• Texte source:

════════════════

Macron a pourtant été ministre de Hollande. Et ne l’eût-il pas été qu’il aurait pu mieux s’informer sur Dame Merkel. Comment peut-il prendre pour une victoire personnelle le fait que la chancelière allemande, à la suite de la menace de la Cour de Karlsruhe de déclarer contraire à la constitution allemande le rachat d’obligations publiques en raison de la baisse des taux d’intérêt pour les épargnants allemands, se soit prononcée devant le Bundestag, le 13 mai, en faveur d’une plus grande « intégration » de la zone euro, allant même jusqu’à parler d’une nécessaire « union politique » ? Lors de la conférence de presse conjointe du 18 mai avec Macron, pour présenter la proposition franco-allemande d’un plan de relance de 500 milliards d’euros, elle a même ajouté : « Nous sommes convaincus que les Etats nations ne s’en sortiront pas seuls. »
Qu’importe à Macron, qui buvait du petit lait, que la chancelière n’ait pas précisé le sens qu’elle donnait à une « intégration » plus grande de la zone euro ? Ne suffisait-il pas qu’elle ait repris devant le Bundestag les mots de l’ancien président français de la Commission européenne de 1985 à 1994 : « Nous ne devons pas oublier ce que Jacques Delors disait avant l’introduction de l’euro : il faut une union politique, une union monétaire ne suffira pas. » Et Macron, rêvant tout éveillé, de surinterpréter aussitôt les propos de la chancelière : « La réponse, comme le dit Angela, c’est le rêve européen l’idée démocratique. il ne faut rien céder à nos principes ». D’autant que « les extrêmes » et « les marchands de haine » — suivez mon regard … en direction de l’est — profiteraient de la pandémie pour remettre en cause ces principes, et de faire allusion autant aux sacro-saintes valeurs de l’Union européenne qu’à celles, tout aussi vénérées, du Conseil de l’Europe… Il conviendrait de défendre « ensemble, contre les nationalistes […] les piliers de notre union », a poursuivi Macron, tout à ses obsessions anti-souverainistes, avant de conclure que c’est le moment de « prendre des risques […] sur le chemin européen », puisque « rester où nous sommes c’est prendre le risque de reculer ».

════════════════

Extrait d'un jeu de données
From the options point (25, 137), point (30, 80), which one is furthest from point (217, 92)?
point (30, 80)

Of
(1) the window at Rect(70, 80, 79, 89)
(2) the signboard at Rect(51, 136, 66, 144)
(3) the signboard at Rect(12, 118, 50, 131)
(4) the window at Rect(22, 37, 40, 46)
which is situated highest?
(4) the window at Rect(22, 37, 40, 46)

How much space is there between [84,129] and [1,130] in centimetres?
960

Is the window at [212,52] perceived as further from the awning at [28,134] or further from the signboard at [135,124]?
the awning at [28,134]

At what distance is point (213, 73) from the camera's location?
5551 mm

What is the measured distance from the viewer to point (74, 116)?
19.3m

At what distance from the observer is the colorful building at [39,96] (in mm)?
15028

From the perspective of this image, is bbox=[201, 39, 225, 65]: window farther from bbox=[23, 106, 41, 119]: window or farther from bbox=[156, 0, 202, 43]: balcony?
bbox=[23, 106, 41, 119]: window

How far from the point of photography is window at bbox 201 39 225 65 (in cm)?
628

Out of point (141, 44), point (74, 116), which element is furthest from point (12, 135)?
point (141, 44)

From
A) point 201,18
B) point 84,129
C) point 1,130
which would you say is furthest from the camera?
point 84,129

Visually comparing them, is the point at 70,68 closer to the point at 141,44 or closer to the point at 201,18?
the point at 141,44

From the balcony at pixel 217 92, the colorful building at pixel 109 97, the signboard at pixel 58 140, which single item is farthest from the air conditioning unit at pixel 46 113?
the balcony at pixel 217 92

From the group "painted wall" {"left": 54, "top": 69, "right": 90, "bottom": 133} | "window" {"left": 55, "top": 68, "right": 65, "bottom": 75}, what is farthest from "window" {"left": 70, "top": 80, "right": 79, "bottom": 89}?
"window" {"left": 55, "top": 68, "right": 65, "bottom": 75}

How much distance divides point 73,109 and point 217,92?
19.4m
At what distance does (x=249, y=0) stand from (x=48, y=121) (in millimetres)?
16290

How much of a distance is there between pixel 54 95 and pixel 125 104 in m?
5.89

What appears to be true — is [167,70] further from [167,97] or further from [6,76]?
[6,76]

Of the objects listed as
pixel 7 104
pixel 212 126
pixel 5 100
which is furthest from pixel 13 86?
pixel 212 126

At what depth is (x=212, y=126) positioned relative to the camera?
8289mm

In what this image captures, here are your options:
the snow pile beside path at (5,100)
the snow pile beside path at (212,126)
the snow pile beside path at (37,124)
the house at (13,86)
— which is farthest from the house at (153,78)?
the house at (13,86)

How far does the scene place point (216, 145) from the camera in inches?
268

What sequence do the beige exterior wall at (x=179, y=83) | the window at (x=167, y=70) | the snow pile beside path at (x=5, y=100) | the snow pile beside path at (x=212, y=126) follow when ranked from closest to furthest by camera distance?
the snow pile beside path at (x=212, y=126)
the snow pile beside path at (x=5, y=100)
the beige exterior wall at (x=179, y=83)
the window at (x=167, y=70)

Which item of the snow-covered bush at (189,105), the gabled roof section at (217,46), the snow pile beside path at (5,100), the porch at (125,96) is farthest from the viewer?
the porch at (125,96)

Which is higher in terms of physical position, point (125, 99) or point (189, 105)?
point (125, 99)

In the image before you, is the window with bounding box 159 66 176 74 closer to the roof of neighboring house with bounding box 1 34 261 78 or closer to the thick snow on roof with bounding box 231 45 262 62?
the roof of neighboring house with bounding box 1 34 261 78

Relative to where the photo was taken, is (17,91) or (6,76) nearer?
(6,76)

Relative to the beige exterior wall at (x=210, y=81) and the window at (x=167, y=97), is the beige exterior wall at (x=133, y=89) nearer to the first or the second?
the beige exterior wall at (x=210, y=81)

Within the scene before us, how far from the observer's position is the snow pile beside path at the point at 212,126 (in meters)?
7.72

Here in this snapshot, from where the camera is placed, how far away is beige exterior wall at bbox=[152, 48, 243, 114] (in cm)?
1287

════════════════

• Questions et consignes:
[A] Répondez aux questions suivantes à partir du texte sur Macron et Merkel :
(i) À quelle date la chancelière s'est-elle prononcée devant le Bundestag en faveur d'une plus grande « intégration » de la zone euro ?
(ii) Quel est le montant du plan de relance présenté lors de la conférence de presse conjointe du 18 mai ?
(iii) De quelle année à quelle année Jacques Delors a-t-il présidé la Commission européenne ?
[B] Recopiez le passage des lignes de données allant de la ligne qui contient « Relative to the beige » jusqu'à la fin de ces lignes, en substituant « snowbank » à « snow pile » et sans rien modifier d'autre.

• Réponses dans l'ordre:
[A]
(i) Le 13 mai.
(ii) 500 milliards d'euros.
(iii) De 1985 à 1994.

[B]
Relative to the beige exterior wall at (x=210, y=81) and the window at (x=167, y=97), is the beige exterior wall at (x=133, y=89) nearer to the first or the second?
the beige exterior wall at (x=210, y=81)

Within the scene before us, how far from the observer's position is the snowbank beside path at the point at 212,126 (in meters)?
7.72

Here in this snapshot, from where the camera is placed, how far away is beige exterior wall at bbox=[152, 48, 243, 114] (in cm)?
1287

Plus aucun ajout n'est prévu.